* Exercise *
Update the records from the line with "In the list" through the end of the records by replacing "snow-covered road" with "snowy road", keeping everything else the same and leaving the pictures out of your answer.

Image-based spatial reasoning data
::::

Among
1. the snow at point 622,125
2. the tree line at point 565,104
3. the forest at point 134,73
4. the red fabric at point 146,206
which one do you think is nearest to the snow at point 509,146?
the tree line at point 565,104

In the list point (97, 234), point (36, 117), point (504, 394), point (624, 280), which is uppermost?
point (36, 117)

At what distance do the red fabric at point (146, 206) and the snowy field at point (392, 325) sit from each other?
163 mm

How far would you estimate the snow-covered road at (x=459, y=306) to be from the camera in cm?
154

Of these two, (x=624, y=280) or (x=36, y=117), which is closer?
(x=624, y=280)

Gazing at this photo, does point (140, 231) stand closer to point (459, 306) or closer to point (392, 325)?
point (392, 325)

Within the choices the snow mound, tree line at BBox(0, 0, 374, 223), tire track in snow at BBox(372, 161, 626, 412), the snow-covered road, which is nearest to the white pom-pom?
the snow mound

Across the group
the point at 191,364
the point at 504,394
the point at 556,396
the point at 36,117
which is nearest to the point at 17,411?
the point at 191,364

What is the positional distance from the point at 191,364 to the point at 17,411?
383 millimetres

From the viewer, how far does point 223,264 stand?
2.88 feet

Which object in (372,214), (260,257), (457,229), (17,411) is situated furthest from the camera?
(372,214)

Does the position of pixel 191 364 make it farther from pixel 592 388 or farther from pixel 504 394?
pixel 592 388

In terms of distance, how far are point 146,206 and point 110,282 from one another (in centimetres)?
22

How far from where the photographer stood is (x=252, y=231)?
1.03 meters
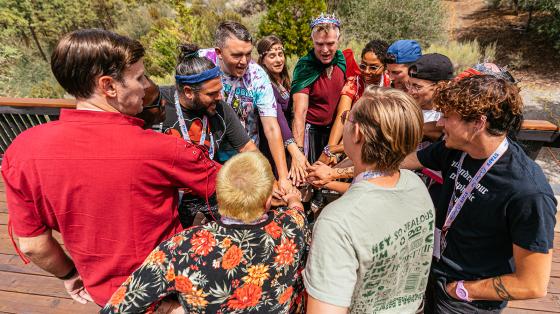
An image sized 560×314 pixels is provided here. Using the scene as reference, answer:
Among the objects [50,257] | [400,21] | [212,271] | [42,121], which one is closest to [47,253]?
[50,257]

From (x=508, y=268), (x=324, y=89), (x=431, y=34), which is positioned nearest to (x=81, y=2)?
(x=431, y=34)

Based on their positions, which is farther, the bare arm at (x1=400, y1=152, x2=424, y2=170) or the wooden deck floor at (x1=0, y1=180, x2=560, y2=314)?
the wooden deck floor at (x1=0, y1=180, x2=560, y2=314)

::::

* Worked answer *
In the list point (97, 234), point (36, 117), point (504, 394), point (624, 280), which is uppermost?
point (36, 117)

At what distance do the red fabric at point (146, 206) and the snowy field at point (392, 325) sit from each other?
163 mm

How far would you estimate the snowy road at (x=459, y=306) to be from the camera in cm?
154

Of these two, (x=624, y=280) or (x=36, y=117), which is closer?
(x=624, y=280)

Gazing at this photo, does point (140, 231) stand closer to point (459, 306) or closer to point (392, 325)?
point (392, 325)

Within the choices the snow mound, tree line at BBox(0, 0, 374, 223), tire track in snow at BBox(372, 161, 626, 412), the snowy road, which is nearest to the white pom-pom?
the snow mound

Across the group
the point at 191,364
the point at 504,394
the point at 556,396
the point at 36,117
which is nearest to the point at 17,411?
the point at 191,364

What is the positional distance from the point at 191,364 to the point at 17,411?
383 millimetres

From the viewer, how far does point 223,264 stand?
2.88 feet

Which object in (372,214), (260,257), (457,229), (17,411) is situated furthest from the camera?
(372,214)

Does the position of pixel 191 364 make it farther from pixel 592 388 or farther from pixel 504 394?
pixel 592 388

In terms of distance, how far are point 146,206 and point 110,282 from one another (in centimetres)?
22

How far from where the photographer stood is (x=252, y=231)?
1.03 meters
An image sized 560×314 pixels is provided here. Using the scene as reference, answer:
Among the objects [50,257] | [400,21] | [212,271] | [42,121], which one is closest to [47,253]?
[50,257]

From (x=508, y=268), (x=324, y=89), (x=431, y=34), which is positioned nearest to (x=81, y=2)?
(x=431, y=34)

Based on their positions, which is farther, the bare arm at (x1=400, y1=152, x2=424, y2=170) or the wooden deck floor at (x1=0, y1=180, x2=560, y2=314)?
the wooden deck floor at (x1=0, y1=180, x2=560, y2=314)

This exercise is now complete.